More importantly, the foundation of the economy has been so far rather unscathed, and market trends favour the province. The economy of Saskatchewan is positioned to rebound quickly, as soon as the world economy recovers. With a dominant share of uranium and potash in the world, and a large stock of arable land, the future of Saskatchewan is bright. The world’s demand for food and minerals will only increase. An RBC report projected that the revenue of the province will grow at about 5 per cent per year over the next three years, while total expenses will grow at a much slower pace (-0.4 per cent in 2021-22 and 1.5 per cent in 2022-24).[2] This leaves Saskatchewan on a plausible path to balancing the budget by 2024-25.

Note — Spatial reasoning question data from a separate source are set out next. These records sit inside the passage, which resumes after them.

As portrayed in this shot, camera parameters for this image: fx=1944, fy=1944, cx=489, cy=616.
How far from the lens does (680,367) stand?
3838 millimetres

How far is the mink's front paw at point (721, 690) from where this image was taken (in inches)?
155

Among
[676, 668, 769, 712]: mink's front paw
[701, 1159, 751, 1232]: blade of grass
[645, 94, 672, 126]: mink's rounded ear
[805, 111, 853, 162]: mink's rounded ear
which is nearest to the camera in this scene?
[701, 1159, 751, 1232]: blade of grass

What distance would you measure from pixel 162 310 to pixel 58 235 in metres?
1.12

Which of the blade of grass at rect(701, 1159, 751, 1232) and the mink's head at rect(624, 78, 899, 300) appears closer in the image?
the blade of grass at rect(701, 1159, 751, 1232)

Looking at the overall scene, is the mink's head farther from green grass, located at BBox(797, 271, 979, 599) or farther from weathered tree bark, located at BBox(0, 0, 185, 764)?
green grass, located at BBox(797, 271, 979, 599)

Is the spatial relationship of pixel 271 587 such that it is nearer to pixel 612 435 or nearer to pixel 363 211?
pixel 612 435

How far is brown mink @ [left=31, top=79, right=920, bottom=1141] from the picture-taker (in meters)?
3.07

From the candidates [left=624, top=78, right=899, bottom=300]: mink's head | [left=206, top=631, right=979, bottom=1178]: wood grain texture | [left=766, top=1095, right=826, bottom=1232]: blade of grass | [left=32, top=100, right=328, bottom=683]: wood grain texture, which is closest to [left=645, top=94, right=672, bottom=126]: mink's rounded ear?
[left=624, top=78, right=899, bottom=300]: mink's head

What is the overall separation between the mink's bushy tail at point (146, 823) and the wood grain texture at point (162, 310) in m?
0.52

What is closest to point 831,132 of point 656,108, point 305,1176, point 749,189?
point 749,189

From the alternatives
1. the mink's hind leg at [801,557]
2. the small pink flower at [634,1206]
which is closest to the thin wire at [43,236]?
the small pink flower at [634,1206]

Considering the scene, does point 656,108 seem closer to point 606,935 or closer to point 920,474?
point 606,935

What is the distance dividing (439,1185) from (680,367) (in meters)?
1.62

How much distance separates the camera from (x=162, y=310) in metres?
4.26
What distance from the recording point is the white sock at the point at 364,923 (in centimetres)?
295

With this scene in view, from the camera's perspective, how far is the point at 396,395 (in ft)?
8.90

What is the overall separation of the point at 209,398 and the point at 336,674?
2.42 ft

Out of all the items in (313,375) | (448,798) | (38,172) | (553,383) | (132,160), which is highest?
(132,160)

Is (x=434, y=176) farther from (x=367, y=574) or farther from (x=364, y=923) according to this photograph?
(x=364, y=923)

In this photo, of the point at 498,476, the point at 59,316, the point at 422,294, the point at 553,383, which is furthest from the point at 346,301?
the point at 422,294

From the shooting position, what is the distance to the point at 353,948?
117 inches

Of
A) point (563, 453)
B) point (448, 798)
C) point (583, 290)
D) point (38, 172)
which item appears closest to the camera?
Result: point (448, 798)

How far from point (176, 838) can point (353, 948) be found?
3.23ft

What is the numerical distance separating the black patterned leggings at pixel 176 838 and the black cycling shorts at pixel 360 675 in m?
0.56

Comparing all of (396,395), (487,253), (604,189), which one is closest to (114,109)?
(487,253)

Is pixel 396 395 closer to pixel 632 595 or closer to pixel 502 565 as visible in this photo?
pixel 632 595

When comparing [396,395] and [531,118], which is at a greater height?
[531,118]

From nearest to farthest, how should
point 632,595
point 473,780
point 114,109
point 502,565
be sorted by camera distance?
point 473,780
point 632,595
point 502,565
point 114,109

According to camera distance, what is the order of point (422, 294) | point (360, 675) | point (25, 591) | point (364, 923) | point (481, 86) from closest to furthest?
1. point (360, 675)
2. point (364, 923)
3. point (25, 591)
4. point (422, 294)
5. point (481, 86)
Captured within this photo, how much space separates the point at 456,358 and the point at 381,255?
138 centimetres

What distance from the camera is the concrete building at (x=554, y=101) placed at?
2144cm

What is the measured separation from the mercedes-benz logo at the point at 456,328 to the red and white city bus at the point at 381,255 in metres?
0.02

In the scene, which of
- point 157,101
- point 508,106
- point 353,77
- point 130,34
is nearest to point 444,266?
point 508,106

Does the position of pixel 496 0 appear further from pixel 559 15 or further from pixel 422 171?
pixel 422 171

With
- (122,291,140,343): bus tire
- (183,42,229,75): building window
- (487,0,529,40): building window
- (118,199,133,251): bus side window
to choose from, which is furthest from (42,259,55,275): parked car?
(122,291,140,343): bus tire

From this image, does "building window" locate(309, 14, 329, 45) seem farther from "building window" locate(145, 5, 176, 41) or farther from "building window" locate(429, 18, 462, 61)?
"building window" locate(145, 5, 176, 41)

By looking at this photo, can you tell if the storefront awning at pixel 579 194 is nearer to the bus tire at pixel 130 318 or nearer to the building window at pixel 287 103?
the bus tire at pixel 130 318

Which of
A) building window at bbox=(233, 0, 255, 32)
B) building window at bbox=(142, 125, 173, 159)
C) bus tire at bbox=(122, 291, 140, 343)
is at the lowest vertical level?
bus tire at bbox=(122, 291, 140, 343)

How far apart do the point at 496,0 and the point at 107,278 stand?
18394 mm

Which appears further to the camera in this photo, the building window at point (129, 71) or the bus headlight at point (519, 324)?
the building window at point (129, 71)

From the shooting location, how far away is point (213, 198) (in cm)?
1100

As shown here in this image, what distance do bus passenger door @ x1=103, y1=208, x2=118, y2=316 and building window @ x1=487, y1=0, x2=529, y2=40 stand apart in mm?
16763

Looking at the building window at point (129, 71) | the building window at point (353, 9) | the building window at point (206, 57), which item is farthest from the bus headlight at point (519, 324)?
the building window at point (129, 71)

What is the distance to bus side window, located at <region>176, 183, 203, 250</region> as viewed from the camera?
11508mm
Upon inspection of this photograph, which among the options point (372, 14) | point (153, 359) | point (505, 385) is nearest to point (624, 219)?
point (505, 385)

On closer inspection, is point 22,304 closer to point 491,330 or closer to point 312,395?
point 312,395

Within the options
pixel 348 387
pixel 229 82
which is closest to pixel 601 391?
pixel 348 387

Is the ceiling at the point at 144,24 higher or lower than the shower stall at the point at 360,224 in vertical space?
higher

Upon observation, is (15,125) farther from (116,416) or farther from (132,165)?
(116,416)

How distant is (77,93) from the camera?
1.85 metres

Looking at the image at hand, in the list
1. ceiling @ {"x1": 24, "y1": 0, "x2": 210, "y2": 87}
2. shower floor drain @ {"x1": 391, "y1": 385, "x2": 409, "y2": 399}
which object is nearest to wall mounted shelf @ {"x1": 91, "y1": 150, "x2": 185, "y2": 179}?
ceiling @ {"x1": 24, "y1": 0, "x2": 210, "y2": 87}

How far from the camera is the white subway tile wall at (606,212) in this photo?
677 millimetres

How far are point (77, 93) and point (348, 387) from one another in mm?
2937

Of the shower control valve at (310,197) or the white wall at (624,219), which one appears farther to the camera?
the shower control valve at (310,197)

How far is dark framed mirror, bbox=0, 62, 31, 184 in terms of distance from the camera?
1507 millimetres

However, the recent spike in coronavirus cases and possible new lockdown measures throw these projections into doubt. If the economic recovery is scaled back, the Saskatchewan Party will have to revisit its assumptions and adjust its taxation and spending programs accordingly. Of course, the government can always push the date of balancing the budget beyond 2024-25. The only certain thing is that the NDP missed a historical opportunity rendered by the pandemic. If the unsettling circumstances of the pandemic did not shake Saskatchewan’s commitment to a conservative fiscal approach, it will be even harder for the NDP to challenge and alter the current fiscal course in the coming years.

References

[1] James Wattam and Haizhen Mou. 2020. “Canadian Provincial Fiscal Cyclicality.” Working Paper.